[Collected data entries]
┏━━

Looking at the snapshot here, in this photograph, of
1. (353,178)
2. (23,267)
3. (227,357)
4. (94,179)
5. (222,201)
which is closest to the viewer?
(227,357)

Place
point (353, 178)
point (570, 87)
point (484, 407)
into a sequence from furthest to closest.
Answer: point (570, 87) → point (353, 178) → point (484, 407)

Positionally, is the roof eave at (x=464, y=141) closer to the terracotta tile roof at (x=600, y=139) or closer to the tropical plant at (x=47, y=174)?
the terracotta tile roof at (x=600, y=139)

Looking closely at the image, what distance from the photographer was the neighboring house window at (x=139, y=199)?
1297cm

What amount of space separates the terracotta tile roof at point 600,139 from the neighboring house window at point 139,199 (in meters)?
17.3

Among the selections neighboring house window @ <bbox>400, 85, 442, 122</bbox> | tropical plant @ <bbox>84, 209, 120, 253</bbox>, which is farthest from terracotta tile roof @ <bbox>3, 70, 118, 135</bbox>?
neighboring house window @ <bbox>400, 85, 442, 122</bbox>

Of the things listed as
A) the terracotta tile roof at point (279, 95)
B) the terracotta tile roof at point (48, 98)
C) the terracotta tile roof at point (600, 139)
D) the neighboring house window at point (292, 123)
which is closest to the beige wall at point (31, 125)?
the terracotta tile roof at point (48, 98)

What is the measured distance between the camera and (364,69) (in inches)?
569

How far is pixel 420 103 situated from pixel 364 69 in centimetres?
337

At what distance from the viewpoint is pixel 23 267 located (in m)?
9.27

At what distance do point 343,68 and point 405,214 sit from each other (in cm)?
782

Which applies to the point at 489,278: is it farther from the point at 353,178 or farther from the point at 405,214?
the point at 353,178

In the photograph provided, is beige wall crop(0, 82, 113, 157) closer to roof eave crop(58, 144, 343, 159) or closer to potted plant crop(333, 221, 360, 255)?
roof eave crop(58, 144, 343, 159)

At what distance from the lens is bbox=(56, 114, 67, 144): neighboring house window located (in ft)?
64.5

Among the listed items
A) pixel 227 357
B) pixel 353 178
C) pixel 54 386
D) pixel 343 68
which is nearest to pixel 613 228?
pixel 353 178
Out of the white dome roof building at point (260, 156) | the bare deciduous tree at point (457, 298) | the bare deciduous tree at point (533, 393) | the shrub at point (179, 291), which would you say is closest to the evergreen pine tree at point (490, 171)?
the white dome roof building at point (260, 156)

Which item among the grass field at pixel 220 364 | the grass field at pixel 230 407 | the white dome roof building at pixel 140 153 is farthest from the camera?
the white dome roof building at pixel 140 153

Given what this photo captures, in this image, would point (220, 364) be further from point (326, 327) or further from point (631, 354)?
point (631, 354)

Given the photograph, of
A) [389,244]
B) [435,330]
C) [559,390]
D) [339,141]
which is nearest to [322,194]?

┗━━

*Exercise objective:*
Recast everything from the line containing "Given what this" down to the last line of the items as a Markdown table with the columns Row and Line. Give each line its own numbered row and leave out blank lines.

*Task solution:*
| Row | Line |
|---|---|
| 1 | Given what this photo captures, in this image, would point (220, 364) be further from point (326, 327) or further from point (631, 354)? |
| 2 | point (631, 354) |
| 3 | Given the photograph, of |
| 4 | A) [389,244] |
| 5 | B) [435,330] |
| 6 | C) [559,390] |
| 7 | D) [339,141] |
| 8 | which is nearest to [322,194]? |